Dunn se enderezó y asintió:
—Sí.
La pérdida de control lo convertiría realmente en un monstruo... Klein suspiró. Mientras la pared espiritual aún sellaba el cuarto, narró rápidamente su experiencia anterior:
—Durante mi comunicación con Hood Eugene, vi una figura similar al creador verdadero en su mente, pero era diferente a las tradicionales. No estaba atado por cadenas y colgando de un gigante; se parecía más a la imagen que viste en el sueño de Heinsen Vanest.
Heinsen Vanest es miembro de Aurora Lodge. Se vio envuelto en una investigación debido a Selena que copió su conjuro y realizó una consulta completa de espejo mágico. Dunn Smith lo soñó, viendo una imagen que se acercaba al creador verdadero pero distinta.
Klein ya esperaba lo que pasaba con Hood Eugene cuando este sacó la tarjeta "El Ahorcado", pero no pensó que sería de esa forma. En cualquier caso, solo era un contacto indirecto y esto no comparaba con su "Visión del Sol Eterno". El peor escenario probablemente implicaría una lesión o un ligero envenenamiento.
Al escuchar la descripción de Klein, el rostro de Dunn se tornó serio.
Frunciendo el ceño, dijo:
—Una gran cruz negra y clavos de hierro, un hombre desnudo cubierto de sangre colgado al revés...
Klein respondió suavemente:
—No vi todo con claridad; eso es lo que puedo decir.
—¡Es posible que esto sea muy serio! —Dunn interrumpió.
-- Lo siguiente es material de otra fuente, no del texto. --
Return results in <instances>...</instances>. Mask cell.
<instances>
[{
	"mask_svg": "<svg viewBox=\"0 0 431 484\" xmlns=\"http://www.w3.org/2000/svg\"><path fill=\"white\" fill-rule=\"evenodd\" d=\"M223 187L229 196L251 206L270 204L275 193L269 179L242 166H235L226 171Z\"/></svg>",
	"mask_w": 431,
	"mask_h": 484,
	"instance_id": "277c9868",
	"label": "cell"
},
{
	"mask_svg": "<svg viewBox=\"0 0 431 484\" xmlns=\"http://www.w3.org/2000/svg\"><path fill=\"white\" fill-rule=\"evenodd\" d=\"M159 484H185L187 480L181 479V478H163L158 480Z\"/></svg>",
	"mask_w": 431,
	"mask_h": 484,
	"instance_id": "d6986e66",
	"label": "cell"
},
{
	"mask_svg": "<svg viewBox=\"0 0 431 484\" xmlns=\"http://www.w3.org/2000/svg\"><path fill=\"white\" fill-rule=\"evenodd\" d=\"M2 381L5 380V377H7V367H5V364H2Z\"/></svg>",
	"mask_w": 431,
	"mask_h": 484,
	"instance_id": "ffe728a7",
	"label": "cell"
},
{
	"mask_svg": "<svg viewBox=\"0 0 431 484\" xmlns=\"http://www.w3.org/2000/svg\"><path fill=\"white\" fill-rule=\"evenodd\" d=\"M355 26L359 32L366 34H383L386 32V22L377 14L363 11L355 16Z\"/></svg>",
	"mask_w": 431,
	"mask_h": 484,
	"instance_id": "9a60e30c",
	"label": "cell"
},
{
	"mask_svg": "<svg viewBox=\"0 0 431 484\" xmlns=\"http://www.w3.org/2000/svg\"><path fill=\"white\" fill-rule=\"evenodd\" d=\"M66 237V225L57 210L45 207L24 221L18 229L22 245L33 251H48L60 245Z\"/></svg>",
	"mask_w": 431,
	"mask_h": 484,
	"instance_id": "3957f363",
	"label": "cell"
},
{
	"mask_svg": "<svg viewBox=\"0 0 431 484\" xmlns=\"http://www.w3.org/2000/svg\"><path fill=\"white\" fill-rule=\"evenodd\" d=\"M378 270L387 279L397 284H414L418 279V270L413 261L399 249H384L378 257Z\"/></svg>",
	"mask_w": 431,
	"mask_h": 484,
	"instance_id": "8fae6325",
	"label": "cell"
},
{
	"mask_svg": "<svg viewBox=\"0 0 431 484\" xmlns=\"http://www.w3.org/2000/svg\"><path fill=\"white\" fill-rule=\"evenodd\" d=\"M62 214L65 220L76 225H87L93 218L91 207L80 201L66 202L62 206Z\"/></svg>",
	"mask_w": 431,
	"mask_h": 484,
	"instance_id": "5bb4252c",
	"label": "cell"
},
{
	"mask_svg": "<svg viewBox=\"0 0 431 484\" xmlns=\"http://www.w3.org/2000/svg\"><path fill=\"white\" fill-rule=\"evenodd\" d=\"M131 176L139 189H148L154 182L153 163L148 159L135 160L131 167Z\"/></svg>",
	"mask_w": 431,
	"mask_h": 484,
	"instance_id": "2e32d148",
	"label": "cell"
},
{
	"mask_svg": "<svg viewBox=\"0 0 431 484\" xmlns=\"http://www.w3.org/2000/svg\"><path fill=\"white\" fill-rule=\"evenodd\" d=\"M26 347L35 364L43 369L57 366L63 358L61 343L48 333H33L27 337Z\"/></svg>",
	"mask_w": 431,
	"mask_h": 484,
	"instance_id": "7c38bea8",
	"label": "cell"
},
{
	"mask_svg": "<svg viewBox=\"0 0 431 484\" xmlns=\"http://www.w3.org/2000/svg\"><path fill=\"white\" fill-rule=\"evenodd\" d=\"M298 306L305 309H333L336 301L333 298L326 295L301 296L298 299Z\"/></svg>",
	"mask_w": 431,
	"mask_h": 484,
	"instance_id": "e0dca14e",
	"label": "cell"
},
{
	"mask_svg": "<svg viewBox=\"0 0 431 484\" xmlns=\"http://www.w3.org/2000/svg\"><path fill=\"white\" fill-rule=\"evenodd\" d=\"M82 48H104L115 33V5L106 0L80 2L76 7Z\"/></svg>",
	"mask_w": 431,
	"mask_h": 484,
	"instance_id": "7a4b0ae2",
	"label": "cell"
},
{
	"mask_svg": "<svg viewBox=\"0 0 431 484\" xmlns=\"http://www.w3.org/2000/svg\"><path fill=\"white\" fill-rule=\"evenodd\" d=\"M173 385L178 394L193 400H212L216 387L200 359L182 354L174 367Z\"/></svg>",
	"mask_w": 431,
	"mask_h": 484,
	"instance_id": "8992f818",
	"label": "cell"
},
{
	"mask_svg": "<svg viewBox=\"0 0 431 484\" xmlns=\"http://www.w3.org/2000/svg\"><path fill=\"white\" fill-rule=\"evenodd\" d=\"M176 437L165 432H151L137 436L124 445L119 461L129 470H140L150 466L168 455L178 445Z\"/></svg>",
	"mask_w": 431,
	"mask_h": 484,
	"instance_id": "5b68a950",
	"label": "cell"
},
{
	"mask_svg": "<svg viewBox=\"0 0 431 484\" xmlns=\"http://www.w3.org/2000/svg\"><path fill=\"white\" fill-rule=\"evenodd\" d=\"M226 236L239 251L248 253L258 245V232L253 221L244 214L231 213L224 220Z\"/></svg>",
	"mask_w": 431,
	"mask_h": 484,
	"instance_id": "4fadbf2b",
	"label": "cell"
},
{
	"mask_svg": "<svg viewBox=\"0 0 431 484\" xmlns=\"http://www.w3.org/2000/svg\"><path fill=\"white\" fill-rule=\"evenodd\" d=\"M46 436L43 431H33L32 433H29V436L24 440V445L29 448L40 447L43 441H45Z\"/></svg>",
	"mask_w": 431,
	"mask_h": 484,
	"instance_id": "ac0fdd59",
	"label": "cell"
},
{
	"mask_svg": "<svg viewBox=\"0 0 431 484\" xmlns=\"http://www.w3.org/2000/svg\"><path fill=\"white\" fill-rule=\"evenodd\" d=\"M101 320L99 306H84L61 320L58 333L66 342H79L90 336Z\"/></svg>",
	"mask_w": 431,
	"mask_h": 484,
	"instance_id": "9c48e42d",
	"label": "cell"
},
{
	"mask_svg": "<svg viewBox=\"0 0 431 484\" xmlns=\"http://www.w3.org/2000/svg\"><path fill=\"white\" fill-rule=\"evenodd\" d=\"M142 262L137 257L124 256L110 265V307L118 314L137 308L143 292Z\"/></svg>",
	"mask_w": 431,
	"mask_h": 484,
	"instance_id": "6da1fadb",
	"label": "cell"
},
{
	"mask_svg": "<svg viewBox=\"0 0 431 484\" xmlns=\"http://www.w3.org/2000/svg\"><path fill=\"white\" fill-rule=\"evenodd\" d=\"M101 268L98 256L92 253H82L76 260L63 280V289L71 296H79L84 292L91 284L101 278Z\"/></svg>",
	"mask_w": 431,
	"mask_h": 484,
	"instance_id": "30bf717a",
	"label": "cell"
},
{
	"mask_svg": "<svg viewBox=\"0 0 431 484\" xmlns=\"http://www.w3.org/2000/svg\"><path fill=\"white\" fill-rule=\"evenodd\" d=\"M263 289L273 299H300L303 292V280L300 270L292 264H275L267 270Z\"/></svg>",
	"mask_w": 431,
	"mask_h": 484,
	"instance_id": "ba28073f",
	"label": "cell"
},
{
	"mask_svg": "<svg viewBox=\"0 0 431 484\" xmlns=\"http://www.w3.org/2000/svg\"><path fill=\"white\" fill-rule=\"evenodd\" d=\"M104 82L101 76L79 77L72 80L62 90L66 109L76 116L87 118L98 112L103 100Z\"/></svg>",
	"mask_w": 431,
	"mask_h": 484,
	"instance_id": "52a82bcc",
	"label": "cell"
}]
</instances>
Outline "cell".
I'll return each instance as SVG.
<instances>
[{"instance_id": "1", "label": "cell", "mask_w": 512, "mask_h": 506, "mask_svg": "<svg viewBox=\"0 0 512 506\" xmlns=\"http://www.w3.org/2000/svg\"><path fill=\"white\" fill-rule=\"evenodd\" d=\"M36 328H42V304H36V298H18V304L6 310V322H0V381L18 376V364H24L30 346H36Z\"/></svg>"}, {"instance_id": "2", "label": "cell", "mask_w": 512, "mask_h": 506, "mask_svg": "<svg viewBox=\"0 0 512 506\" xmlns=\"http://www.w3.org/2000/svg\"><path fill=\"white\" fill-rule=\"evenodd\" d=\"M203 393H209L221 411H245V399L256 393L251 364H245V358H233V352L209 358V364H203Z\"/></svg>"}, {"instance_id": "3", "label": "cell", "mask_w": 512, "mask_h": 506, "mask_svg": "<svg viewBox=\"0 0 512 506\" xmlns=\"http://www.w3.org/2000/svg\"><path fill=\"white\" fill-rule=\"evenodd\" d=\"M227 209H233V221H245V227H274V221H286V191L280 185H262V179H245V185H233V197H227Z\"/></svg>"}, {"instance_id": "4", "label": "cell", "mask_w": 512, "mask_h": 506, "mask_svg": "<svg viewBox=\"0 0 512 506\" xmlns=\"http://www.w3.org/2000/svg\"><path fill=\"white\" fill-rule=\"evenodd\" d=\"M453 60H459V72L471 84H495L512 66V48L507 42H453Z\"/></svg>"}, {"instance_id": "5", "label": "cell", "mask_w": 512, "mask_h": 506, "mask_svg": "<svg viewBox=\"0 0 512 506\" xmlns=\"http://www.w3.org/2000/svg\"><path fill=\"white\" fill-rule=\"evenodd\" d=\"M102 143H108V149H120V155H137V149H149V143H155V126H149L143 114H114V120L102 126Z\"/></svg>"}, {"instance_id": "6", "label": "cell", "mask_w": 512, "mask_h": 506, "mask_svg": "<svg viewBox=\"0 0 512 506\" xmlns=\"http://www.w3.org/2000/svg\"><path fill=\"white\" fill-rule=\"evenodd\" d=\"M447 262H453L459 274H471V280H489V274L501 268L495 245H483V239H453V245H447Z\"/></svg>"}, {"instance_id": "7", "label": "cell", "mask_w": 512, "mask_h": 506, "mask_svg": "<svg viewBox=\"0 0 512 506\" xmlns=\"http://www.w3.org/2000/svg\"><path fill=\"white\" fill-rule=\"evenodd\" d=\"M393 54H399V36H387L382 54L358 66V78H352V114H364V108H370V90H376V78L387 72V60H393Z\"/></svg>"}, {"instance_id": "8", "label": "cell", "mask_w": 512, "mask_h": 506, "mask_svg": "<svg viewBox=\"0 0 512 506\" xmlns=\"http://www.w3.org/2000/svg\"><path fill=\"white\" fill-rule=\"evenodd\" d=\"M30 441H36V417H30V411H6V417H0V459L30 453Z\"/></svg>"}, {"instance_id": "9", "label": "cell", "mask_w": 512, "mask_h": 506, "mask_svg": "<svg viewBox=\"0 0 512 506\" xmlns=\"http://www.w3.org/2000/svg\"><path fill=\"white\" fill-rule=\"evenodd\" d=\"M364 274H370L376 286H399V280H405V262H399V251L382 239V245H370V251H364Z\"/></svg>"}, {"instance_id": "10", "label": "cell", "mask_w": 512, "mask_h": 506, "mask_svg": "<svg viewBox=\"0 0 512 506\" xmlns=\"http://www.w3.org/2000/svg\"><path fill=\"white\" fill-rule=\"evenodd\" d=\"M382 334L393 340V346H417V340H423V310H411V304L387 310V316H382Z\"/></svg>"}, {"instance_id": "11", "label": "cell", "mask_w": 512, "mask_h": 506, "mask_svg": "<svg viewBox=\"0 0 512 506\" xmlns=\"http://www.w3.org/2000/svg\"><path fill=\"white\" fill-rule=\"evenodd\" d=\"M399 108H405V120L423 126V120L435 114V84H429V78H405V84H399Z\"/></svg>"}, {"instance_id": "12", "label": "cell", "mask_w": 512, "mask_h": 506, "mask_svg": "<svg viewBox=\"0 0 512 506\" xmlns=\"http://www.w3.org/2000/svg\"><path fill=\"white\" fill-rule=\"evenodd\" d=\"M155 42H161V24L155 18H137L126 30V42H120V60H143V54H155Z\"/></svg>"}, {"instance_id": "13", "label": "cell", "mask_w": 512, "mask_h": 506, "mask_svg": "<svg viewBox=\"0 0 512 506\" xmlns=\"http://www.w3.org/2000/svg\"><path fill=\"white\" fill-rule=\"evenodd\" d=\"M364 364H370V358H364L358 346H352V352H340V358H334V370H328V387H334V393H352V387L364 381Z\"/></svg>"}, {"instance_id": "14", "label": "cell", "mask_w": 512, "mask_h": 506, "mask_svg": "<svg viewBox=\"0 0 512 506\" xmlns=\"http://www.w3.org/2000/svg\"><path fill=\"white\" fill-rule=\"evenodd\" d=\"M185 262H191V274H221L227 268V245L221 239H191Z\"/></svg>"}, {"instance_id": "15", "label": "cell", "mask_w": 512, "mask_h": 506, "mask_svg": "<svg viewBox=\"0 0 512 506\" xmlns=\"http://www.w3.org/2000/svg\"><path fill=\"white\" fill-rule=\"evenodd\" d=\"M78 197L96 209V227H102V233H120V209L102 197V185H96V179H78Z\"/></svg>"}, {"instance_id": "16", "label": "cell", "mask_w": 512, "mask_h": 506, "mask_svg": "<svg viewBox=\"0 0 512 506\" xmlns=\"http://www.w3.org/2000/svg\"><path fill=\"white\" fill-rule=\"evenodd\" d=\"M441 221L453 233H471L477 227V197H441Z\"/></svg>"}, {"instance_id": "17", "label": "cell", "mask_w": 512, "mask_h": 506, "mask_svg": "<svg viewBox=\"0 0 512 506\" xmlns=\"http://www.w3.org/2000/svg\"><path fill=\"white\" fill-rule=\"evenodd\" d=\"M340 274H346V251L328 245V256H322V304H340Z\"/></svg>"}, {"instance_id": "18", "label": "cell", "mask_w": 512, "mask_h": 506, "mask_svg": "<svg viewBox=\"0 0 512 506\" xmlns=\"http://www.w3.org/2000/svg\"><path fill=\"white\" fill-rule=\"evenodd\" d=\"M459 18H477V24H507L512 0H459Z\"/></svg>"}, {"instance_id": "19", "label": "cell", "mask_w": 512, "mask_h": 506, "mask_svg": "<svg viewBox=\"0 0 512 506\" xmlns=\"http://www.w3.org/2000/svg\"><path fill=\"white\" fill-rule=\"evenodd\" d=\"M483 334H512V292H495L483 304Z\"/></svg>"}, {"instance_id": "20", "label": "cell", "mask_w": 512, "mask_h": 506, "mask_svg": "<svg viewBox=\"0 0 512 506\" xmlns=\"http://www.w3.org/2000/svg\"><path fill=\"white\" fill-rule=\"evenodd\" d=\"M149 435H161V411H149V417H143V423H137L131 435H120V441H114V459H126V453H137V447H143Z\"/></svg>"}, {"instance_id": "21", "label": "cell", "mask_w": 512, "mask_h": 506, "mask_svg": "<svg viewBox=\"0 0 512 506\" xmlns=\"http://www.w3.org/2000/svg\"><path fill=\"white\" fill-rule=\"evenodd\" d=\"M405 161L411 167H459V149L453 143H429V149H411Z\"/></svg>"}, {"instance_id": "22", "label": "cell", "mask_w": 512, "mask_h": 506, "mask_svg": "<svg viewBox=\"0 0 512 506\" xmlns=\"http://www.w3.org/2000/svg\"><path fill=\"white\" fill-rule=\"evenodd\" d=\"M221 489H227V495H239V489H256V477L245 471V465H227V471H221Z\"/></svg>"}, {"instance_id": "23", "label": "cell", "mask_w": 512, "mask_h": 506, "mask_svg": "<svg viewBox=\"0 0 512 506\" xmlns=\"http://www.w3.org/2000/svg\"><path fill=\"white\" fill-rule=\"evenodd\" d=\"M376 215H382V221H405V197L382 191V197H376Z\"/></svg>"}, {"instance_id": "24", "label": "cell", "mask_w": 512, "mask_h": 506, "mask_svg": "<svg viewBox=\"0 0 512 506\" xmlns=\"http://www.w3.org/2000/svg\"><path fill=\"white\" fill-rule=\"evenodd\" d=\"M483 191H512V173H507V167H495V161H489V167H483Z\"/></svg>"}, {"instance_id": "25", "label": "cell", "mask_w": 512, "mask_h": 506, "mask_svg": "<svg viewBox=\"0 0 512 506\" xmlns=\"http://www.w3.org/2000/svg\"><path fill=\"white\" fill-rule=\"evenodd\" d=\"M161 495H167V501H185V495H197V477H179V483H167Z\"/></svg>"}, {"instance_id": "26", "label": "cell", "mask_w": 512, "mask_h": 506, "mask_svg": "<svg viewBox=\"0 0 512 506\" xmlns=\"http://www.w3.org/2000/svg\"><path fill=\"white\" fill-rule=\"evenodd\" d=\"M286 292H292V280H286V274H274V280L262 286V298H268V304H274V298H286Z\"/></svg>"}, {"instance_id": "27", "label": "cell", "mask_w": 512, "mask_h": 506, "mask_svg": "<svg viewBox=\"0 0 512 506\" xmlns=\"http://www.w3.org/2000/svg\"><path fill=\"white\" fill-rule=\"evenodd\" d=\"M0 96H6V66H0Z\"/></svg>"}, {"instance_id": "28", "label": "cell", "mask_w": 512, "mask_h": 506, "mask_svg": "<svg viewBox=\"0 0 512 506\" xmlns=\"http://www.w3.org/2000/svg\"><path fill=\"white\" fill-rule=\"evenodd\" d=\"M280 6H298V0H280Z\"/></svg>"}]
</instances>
Caminó hacia atrás y frente, pensativo.
—Necesitamos reevaluar a Dunn, encontrar pistas. Ahora mismo limpiaremos el lugar y cubriremos las pruebas para que nadie sepa quién lo mató. Esto hará que la Psicología Alquímica o los demás alquimistas en el hospital salgan a buscar más información.
La causa de Dunn podría estar en manos de la policía, o ya ha sido transferida al "Juez". Podemos intervenir usando las pistas obtenidas en la investigación sobre Aurora Lodge. Trabajaremos con "Los Jueces" y "El Corazón Mecánico", centrando nuestros esfuerzos en todo el condado de Elysian para rastrear a Dunn.
—¡Pediremos ayuda a la Iglesia de Bakeland o incluso a la Catedral si es necesario!
Klein asintió con seriedad, y después se despidió del capitán.
—¿Necesitas algo más? —preguntó Dunn.
Klein sacudió la cabeza firmemente:
—No, nada.
Klein aprovechó el tiempo para utilizar un simple altar improvisado en el lugar para limpiar algunas huellas esenciales. Asegurándose de que nadie pudiera sospechar de su implicación al matar a Hood Eugene con Dunn.
Luego, recuperó sus materiales, apagó las velas y eliminó la pared espiritual antes de salir del cuarto silenciosamente junto a Dunn.
—Ve a descansar —Dunn se detuvo en un rincón sin luces, tocando su sombrero negro.
Klein asintió y partió hacia el jardín de las Ninfas, subiendo al carruaje de la orden de cazadores de demonios que le esperaba.
Mientras entraba al carro, se volvió a mirar a Dunn. Este permanecía inmóvil en la oscuridad, pensativo.
La calle matutina estaba desierta; el carruaje se movió rápidamente, con giros suaves y directos.
Klein reflexionaba sobre Dunn cuando sintió una leve sensación de desconcierto.
Las imágenes delante de él se volvieron más intensas: rojos aún más rojos, negros aún más oscuros, como una pintura abstracta. Todo alrededor se ralentizó, y el carruaje parecía entrar en un mundo extraño.
Klein agarra la fórmula del "Incendio Solar" y saca su revólver.
En ese momento, una gran mano de huesos apareció por el ventanal del carruaje, lanzando una nota doblada.
Con la desaparición de esa mano, el escenario volvió a la normalidad. El carruaje continuó su viaje sin incidentes.
—Realmente es misterioso... —Klein miró la nota bajo sus pies con una sonrisa forzada en los labios.